[Records excerpted from a collection]
>> BEGIN

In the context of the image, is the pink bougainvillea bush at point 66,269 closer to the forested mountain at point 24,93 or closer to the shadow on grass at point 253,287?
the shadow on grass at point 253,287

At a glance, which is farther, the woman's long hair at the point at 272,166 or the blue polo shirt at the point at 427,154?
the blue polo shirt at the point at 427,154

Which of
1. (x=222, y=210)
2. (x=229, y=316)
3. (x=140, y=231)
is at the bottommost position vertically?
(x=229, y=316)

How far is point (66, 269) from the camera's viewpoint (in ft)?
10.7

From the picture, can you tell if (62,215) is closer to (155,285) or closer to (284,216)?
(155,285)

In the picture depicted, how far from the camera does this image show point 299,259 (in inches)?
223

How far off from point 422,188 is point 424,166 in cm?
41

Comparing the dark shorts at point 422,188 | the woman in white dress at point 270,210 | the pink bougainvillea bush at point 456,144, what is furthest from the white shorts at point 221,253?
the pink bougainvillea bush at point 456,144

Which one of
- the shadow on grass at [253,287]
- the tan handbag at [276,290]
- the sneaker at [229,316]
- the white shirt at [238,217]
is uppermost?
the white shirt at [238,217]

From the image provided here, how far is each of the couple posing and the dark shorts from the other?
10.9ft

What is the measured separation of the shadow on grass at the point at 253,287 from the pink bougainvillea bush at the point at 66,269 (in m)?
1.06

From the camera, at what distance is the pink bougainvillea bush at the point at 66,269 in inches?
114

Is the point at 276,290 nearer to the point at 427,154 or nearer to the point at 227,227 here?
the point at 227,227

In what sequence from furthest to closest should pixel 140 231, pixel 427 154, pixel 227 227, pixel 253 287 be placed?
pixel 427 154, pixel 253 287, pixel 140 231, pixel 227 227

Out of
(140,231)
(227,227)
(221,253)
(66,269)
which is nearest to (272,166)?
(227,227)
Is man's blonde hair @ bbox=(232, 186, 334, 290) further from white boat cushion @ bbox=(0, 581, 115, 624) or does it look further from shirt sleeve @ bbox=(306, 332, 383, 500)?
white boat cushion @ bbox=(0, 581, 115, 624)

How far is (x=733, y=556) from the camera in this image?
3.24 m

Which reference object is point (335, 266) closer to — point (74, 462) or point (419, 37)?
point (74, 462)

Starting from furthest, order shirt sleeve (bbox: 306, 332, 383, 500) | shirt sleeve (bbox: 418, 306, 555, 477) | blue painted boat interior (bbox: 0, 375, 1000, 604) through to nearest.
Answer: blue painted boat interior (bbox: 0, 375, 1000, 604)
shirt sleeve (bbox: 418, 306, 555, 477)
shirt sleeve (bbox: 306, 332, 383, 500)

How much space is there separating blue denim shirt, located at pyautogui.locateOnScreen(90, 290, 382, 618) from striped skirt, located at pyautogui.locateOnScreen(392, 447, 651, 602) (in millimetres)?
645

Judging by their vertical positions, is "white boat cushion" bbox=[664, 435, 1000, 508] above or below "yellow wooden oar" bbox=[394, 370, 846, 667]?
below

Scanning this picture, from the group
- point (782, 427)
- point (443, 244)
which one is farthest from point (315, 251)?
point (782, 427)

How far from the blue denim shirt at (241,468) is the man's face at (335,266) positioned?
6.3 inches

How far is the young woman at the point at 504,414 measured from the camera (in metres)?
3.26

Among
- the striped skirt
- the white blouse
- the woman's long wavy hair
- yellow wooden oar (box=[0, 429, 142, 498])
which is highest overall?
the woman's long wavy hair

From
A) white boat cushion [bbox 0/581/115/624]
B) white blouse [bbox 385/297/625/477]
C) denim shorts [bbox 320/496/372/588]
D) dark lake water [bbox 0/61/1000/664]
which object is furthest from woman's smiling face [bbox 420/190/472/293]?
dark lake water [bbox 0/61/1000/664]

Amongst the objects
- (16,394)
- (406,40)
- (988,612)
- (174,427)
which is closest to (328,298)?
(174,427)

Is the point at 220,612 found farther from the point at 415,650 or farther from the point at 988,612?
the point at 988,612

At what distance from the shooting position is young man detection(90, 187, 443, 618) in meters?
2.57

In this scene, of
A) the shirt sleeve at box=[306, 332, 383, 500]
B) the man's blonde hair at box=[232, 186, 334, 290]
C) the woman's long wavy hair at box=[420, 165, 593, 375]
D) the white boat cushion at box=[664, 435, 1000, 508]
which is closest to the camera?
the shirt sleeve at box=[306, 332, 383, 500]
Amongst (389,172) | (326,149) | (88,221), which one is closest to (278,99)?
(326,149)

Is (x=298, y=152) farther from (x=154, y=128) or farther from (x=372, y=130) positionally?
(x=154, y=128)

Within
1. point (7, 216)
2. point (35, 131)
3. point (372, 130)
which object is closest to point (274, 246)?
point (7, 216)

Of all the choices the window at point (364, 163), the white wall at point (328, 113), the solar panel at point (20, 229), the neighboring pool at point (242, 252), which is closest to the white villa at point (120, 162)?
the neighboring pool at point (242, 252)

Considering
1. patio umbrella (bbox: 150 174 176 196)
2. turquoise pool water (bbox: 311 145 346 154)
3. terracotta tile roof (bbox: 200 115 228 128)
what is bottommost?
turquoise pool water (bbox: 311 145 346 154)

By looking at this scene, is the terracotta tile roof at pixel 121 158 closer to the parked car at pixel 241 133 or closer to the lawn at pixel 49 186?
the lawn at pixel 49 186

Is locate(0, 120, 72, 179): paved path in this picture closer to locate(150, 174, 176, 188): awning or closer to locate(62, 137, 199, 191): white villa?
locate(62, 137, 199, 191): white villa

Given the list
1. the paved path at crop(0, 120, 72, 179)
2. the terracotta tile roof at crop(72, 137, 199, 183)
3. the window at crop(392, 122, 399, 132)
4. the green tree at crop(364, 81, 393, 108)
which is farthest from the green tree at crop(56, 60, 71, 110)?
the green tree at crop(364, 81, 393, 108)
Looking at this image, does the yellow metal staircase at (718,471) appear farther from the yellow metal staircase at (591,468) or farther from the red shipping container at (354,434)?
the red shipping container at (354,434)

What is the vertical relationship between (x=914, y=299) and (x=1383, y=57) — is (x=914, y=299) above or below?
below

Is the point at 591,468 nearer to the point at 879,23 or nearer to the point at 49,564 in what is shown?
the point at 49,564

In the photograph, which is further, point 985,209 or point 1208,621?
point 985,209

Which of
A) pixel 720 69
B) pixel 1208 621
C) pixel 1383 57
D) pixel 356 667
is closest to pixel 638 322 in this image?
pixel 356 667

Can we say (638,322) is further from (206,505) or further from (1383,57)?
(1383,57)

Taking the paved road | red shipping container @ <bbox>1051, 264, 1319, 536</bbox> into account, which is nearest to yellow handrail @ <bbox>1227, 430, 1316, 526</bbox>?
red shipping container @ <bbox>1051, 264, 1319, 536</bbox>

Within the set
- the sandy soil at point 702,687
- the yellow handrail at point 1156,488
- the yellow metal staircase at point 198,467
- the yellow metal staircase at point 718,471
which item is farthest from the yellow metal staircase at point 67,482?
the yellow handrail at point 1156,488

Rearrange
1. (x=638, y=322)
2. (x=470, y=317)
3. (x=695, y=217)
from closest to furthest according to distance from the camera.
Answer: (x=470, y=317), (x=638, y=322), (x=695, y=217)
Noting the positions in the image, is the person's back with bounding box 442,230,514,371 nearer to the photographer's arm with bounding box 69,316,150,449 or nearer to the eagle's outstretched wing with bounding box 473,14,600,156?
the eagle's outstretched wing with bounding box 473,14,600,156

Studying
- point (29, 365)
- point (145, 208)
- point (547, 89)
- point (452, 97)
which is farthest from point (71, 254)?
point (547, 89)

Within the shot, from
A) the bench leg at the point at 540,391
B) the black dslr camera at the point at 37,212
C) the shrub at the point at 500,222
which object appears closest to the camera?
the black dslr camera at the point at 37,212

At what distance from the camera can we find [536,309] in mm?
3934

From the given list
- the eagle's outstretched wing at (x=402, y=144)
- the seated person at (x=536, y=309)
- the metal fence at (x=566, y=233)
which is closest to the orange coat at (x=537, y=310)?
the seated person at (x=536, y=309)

>> END

▶ **TASK**:
Give back exactly the lines from the line holding "Within the shot, from" through the last line of the listing, including both.

▶ **ANSWER BELOW**:
Within the shot, from
A) the bench leg at the point at 540,391
B) the black dslr camera at the point at 37,212
C) the shrub at the point at 500,222
which object appears closest to the camera?
the black dslr camera at the point at 37,212

At what distance from the camera can we find [536,309] in mm?
3934

From the given list
- the eagle's outstretched wing at (x=402, y=144)
- the seated person at (x=536, y=309)
- the metal fence at (x=566, y=233)
which is closest to the orange coat at (x=537, y=310)?
the seated person at (x=536, y=309)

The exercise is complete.